Parade perspectives

Whether a spectator or spectacle, there’s no such thing as a bad Hobo Day

I’ve watched the Hobo Day parade from dozens of locations over the years, but two stand out. Both were years I saw the parade from the middle of the street.

For many years the Woster clan gathered on Hobo Day morning at Fergen’s on the east side of the main downtown street.

Terry Woster, with wife Nancy, rides in a chilly 1995 Hobo Day parade Distinguished Alumnus. He says it is better to be cold than to be dressed like Rocky Racoon, which is what he felt like the last time he was in the parade.

My brother-in-law Ken Haug owned the store then, and he always had coffee, juice and doughnuts ready in the back, a ready smile for all who entered the front door and a willingness to help a parade watcher pick out a sports coat or sweater if a gap developed among the bands and floats cruising by outside the display windows.

Our Brookings granddaughter was pretty sad when her Uncle Ken sold the store, because the doughnuts and juice were essential to her parade experience for as far back as she could remember.

I have to admit, meeting other members of the family in the store or out on the front sidewalk, spreading blankets at the curb and swapping stories between floats was an experience I looked forward to each fall.

Kept safe distance as a collegian

As a student, I saw the parade from several vantage points, none of which included running in the street dressed as a hobo or riding on one of the home-made hobo cars.

Being a journalism student, I never got into decorating or riding a prize-winning float, either. I knew a few pharmics who did, but none of my soon-to-be-newspaper reporters and photographers got that deeply involved.

We mostly did what J-school folks do — we stood close to but apart from the crowd, observed and took notes.

Gathering in front of Fergen's for the 1999 Hobo Day parade are Terry Woster's granddaughter Lara Widman, daughter Jennifer Widman, son Scott, Woster, son Andy and son-in-law Rich Widman. Jennifer Widman taught English at SDSU for several years. Andy Widman taught psychology at SDSU until last year.

Those were good times, because there really is no such thing as a bad Hobo Day. Some are unseasonably warm, some are too cold for words, some are wet with rain or white with snow flurries.

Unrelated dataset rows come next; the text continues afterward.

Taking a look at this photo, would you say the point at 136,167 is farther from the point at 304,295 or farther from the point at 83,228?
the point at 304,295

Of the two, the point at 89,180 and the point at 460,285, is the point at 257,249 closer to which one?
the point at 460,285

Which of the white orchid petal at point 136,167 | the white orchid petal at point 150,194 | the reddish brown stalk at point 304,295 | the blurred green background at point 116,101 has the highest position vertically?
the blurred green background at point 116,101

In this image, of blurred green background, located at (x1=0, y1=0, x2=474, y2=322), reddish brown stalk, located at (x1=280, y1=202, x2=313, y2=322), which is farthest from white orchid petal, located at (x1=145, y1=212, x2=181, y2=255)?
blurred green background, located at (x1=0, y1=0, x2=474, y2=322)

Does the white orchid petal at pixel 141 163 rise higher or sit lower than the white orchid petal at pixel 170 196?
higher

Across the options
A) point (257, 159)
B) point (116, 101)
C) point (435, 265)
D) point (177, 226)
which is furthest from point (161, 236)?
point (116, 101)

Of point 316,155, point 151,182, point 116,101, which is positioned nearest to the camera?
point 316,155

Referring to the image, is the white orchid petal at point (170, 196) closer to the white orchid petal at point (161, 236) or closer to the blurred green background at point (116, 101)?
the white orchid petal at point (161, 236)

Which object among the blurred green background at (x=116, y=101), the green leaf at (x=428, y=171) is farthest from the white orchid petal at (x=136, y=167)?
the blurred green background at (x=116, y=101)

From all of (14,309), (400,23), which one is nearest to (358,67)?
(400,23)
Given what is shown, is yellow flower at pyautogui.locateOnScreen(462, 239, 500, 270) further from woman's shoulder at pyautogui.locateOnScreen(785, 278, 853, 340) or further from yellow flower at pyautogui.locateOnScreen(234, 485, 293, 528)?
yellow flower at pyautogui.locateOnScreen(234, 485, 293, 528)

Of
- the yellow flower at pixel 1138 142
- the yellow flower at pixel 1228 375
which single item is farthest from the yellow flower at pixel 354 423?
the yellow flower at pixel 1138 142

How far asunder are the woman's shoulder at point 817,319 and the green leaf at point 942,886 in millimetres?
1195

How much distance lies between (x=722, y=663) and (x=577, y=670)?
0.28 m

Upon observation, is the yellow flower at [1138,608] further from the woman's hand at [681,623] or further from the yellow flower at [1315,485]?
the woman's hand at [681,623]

Some are better than others, but none are bad, although the Hobo Day of my senior year in high school came about as close to being, um, not so good, as any in my memory.

Drum major or Rocky Raccoon?

It was fall 1961. Charles Roberts, director of bands at Chamberlain High School, brought his marching Cubs to Brookings to participate in the Hobo Day parade.

The band had a superb saxophone section (I say that because my wife, Nancy, played sax in that band) and a strong percussion section (ditto because my little sister, Mary Haug, wife of Ken and longtime SDSU English instructor, played drums) and an under-appreciated drum major. Yeah, that was me.

I wore a white suit with flashy gold stripes down the outer seams of the trousers, Michael Jackson-like braids at the shoulders and a tall, fuzzy white hat with a black brim that should have but didn’t make me look like a regal British castle guard. I looked pretty much like Rocky Raccoon or something — with apologies to the Beatles, and to raccoons everywhere.

I became drum major largely because I was the same general size as the drum-major suit, and when Mr. Roberts asked, I was so surprised I forgot to say “Are you nuts?’’

Terry Woster's granddaughter, Lara Widman, sits on the curb in front of Fergen's working through a chocolate-covered doughnut at Hobo Day 1999. Watching the parade from Fergen's Main Avenue location was a Woster tradition for years.

So, I led the CHS marching band down the Hobo Day parade route that year. What a long, long route it was. The actual distance was enough to tire a person. Worse than that was having little kids sitting on the curbs point at me and laugh, and having the occasional high-spirited college student prance up alongside and match steps. One of those students carried a toilet plunger, and that was very funny — to him and his friends along the parade route.

Band members used to get into the Hobo Day game free, if they wore their uniforms. I think I changed to civvies on the bus and paid my admission. That was the last year before Coughlin-Alumni Stadium opened. I thought the old field was the biggest thing I’d ever seen, until the next year.

A cold convertible ride

Many years later, I was honored to ride in the Hobo Day parade as a distinguished alumnus. I didn’t deserve that award, but I didn’t give it back, either. Nancy and I watched most of the parade with the other honorees from a spot near the alumni center and then climbed into a vehicle to ride down the street.

It was terribly cold Oct. 14, 1995, and when it was our turn to ride, the last two dignitary vehicles were a convertible Mustang and a hardtop Corvette. Unfortunately for me, the other “W’’ being honored that day was Warren Williamson, longtime wrestling coach. He said he’d prefer the closed Corvette if I didn’t mind. I suppose I could have gone two falls out of three, but, heck, I always wanted to ride in a convertible in a parade.

Who notices the cold on Hobo Day, anyway?